Check your understanding:
1 – Translate this sentence from the homeschooling essay below into Spanish: "I love lists, but I don’t love when life feels reduced to one."
2 – Carry on the essay below about the overwhelmed homeschool parent, picking up right after its last sentence and keeping the same voice.

Text under study:

----

Thoughts for the Overwhelmed Homeschool Parent


This space has been so quiet lately, allowing some much needed room to sort out bits of my heart and home. Time feels so tenuous, doesn’t it––the practical substance of our days, yet impossible to grasp. Yet I have been grasping still.

It seems our home is always moving these day, balls bouncing, doors swinging, water boiling. Our home rhythms have shifted drastically in the last few months, and honestly, I have felt generally overwhelmed accommodating it all. Perhaps it’s the weight of all Mark and I are trying to accomplish raising and educating children. Maybe it’s the context of building our own businesses from home or the lingering home projects waiting to be finished. Maybe it’s more simply that delicate crossroad of self-preservation and self-sacrifice. Most likely, it’s a bit of everything, but the fight for a peaceful spirit in the midst of it is real.

I recently woke up in the middle of the night, crying, my chest heavy and cheeks wet. I don’t consider myself an overly emotional person, so when tears come, I know they are a little note delivered from deep within me whispering, pay attention. For all I understand about our human need to pause and listen to those around us, I find it sometimes hardest to prioritize this sort of nurturing for my own person. My heart is prone to hiding beneath accomplishment and TO DOs, so when I wake up in the night, heavy with emotion, I know my heart is searching for connection, searching to be heard.

Bluntly put, I haven’t felt happy with this school year from the start. In spite of much prayer and thought on the front end, I didn’t really have clear vision for the year ahead. So many factors have changed for our home, leaving our routine hurried and task-oriented this fall, a constant shifting of roles, expectations, and places to be. I love lists, but I don’t love when life feels reduced to one. Sometimes when I am unhappy with life circumstances, I need to intentionally iterate gratitudes to shift my heart/thought focus. Other times, I need to shift the circumstance altogether. This moment required the latter.

That night, I left my warm bed and headed for the sofa, a pen and paper in hand. I flipped on a lamp, folded the paper in half, and titled two single columns: What I Love in our Homeschool Day and What is Needed in our Homeschool Day. I needed to see our day in simpler terms, written more concretely on paper. I reserved the first column for activities, moments, and studies that connect me with our children and our experience at home together. It’s vital for me to preserve those things. The second list are needs I’ve noticed in our home or in my children, activities necessary to our day regardless of my affection for them. This list acknowledges the parts of this journey that are less fun for me (or them); it doesn’t mean they’re not important.

----

Entries supplied:

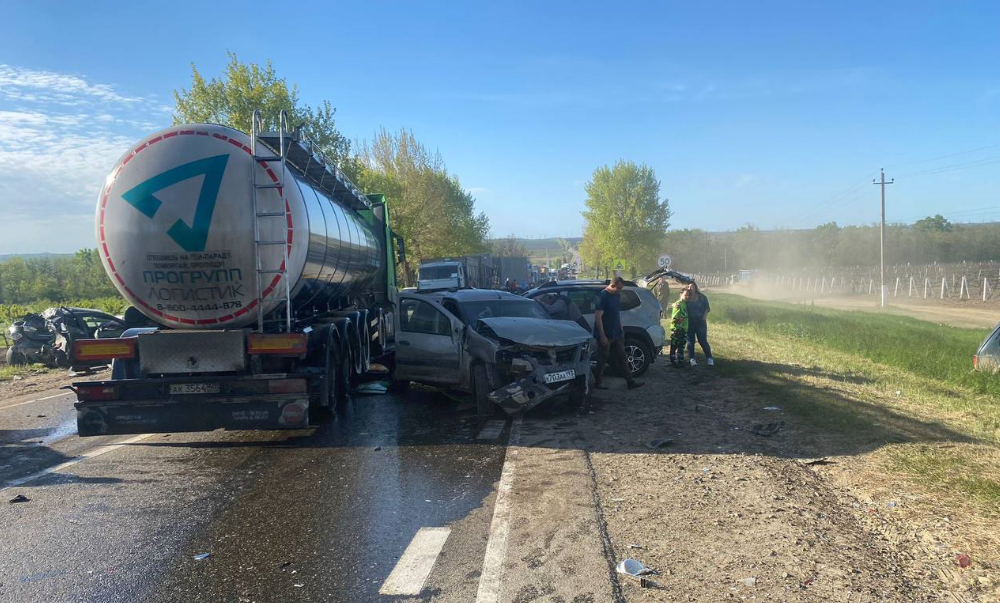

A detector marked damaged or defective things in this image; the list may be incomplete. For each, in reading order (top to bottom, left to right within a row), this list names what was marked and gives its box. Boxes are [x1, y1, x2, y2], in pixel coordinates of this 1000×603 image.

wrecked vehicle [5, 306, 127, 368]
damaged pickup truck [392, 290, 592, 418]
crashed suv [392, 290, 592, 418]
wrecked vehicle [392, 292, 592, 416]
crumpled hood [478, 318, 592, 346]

----

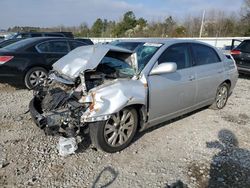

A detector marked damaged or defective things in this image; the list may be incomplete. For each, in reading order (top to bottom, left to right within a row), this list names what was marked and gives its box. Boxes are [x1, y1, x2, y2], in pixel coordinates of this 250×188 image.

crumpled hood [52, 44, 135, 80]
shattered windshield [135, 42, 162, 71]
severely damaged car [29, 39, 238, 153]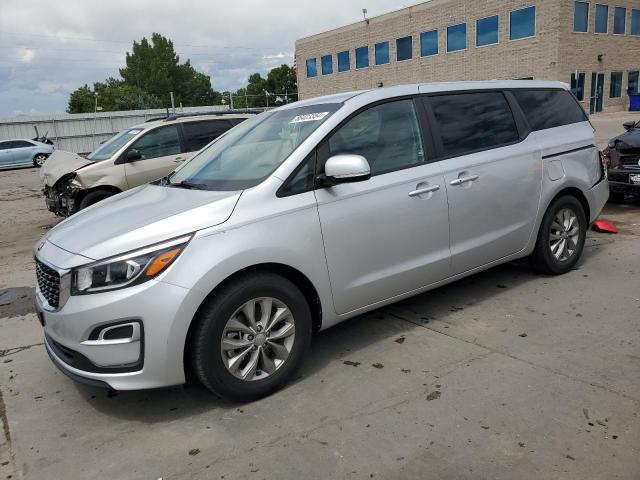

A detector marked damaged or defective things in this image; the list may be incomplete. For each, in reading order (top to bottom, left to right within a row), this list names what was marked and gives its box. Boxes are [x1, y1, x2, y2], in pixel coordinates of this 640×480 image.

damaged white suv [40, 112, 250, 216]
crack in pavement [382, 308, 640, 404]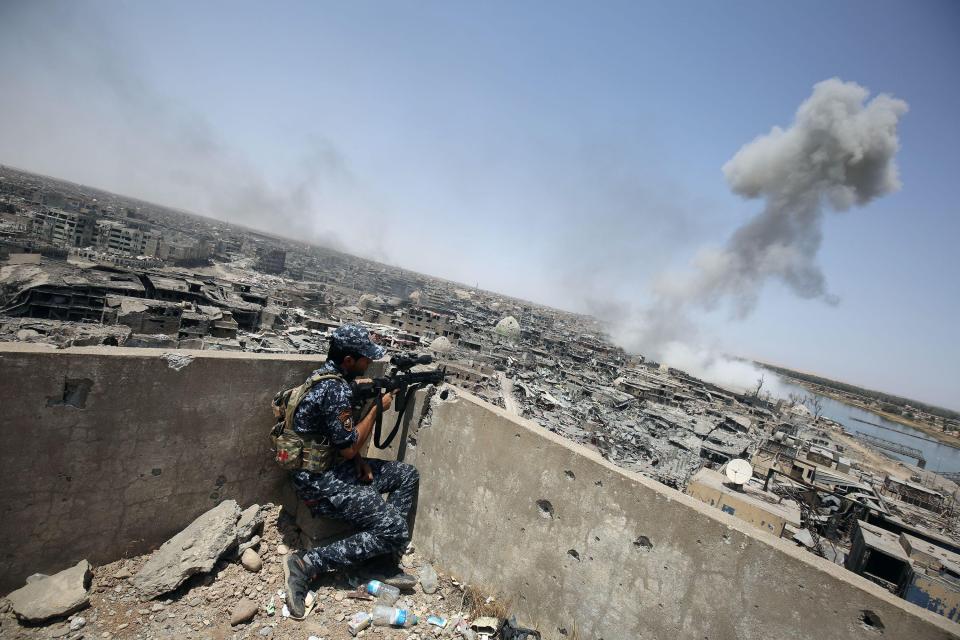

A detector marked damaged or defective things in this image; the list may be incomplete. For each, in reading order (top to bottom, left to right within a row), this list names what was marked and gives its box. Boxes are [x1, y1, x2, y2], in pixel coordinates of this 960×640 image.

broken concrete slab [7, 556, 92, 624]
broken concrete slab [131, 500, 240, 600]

----

Answers below:
1 – Me encantan las listas, pero no me gusta cuando la vida se siente reducida a una.

2 –
Looking at the two lists side-by-side, I began to see more clearly ways to simplify our days again, even if just temporarily. I noticed there were tasks or studies or activities occupying our time that weren’t on either list at all. I immediately made notes to eliminate those things. I also realized there were too many things from our days on the need to do list consuming the things I love list. So I began to reevaluate the opportunity-cost, adjusting or removing again. My heart began lifting.

The next morning, the boys went to their weekly class, and the girls and I made tea together. We read aloud and sketched maps and looked at books of art. The girls spoke in their best British accents as we discussed our day and what we read. I was gaining simple vision for our home, and likewise, connection to it.

I know most circumstances will vary home to home or that the lifestyle or academic path that overwhelms me will be different for someone else. You may be feeling overwhelmed for different reasons altogether––with little ones or a new baby in the mix. You may be in your first year of homeschooling or dealing with children crying over math problems or reading lessons every day. You may be a single parent or feel like you’re in this journey alone. I hope you will find comfort here somehow in the very least knowing you’re not alone.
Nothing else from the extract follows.